I hesitated. “Well… I mean, I don’t know that I can change back. What if I can’t?”

“So it’s OK to hurt him, just in case your plans don’t work out?”

“What? No! I’d never want to hurt him! I mean… he’s… I mean… I really need to get going, Nikki. Jeremy’s probably going crazy, worrying what I’m going to say.” I started gathering up my things and pulled on my coat. Nikki watched me without saying a word.

Her silence was deafening, and I had to stop what I was going and explain. “I’m not trying to hurt him, Nikki. I think I know enough about relationships that I can keep this one from getting too serious. We’re just two people who are enjoying being together. There’s nothing wrong with that, is there?” She just kept looking at me, so I tried again. “All right, I guess it did hurt him when I reacted the way I did this morning. I’m working on that, and I’m going to apologize. I don’t know if I can promise that it won’t ever happen again, but at least he’ll know that it’s my problem. Isn’t that as much as I can do?”

“I just want you to be sure, Marsh. In the past, you’ve said it doesn’t matter since it will all go away when you change back. I just want you to be sure that you can’t rely on that excuse to justify hurting him in the meantime. Even if it all gets erased, the pain will still have happened.”

I nodded, guiltily. “I do understand, Nikki, and I’m really going to be careful. OK, ‘Mom’? May I go if I promise to be a good girl?”

I took her laughter as agreement and headed out into the night, thinking hard. Jeremy was one of the major positives in my life right now, and I really did have to make sure not to mess things up. Nikki had been right – I had to make sure there was no doubt in his mind that he hadn’t done anything wrong.
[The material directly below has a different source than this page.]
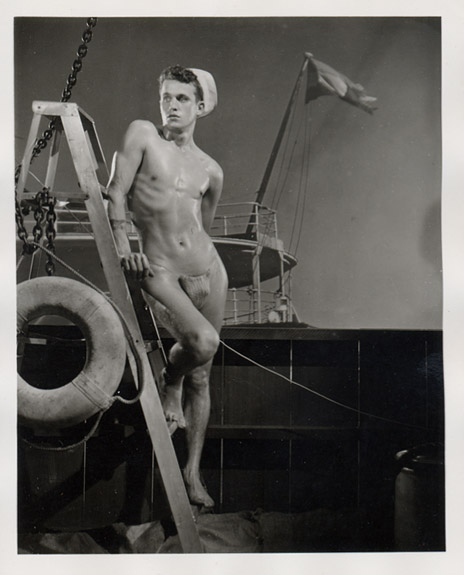 Many interesting photographs of (near) nude men with sailor's hats or blue ...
I knocked on his door and he opened it, looking fully as though he was bracing himself for a death sentence. I winced. I’d really messed up. I put my hands on his chest and rested my head against him. “Just in case you wondering,” I said softly, “I’m not breaking up with you.”

I felt him release a breath I hadn’t realized he was holding. “I was wondering,” he admitted.
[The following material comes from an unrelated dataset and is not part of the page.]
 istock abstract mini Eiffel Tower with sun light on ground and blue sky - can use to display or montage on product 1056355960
“May I come in?” I asked, as he held me lightly, with his hands on my shoulders.

We sat side-by-side on his bed, both of my hands in his. “I’m really sorry,” I said. “I guess I sort of did freak out. I… just had some very strange thoughts.”

“What kind of thoughts?”

I hesitated. I really hadn’t thought this far in advance. “Embarrassing ones,” I said, looking down at our hands. “I’d really rather not talk about them.”

“O…K…” he said, slowly. “You’re sure I didn’t do anything? I thought I might have been rushing you again.”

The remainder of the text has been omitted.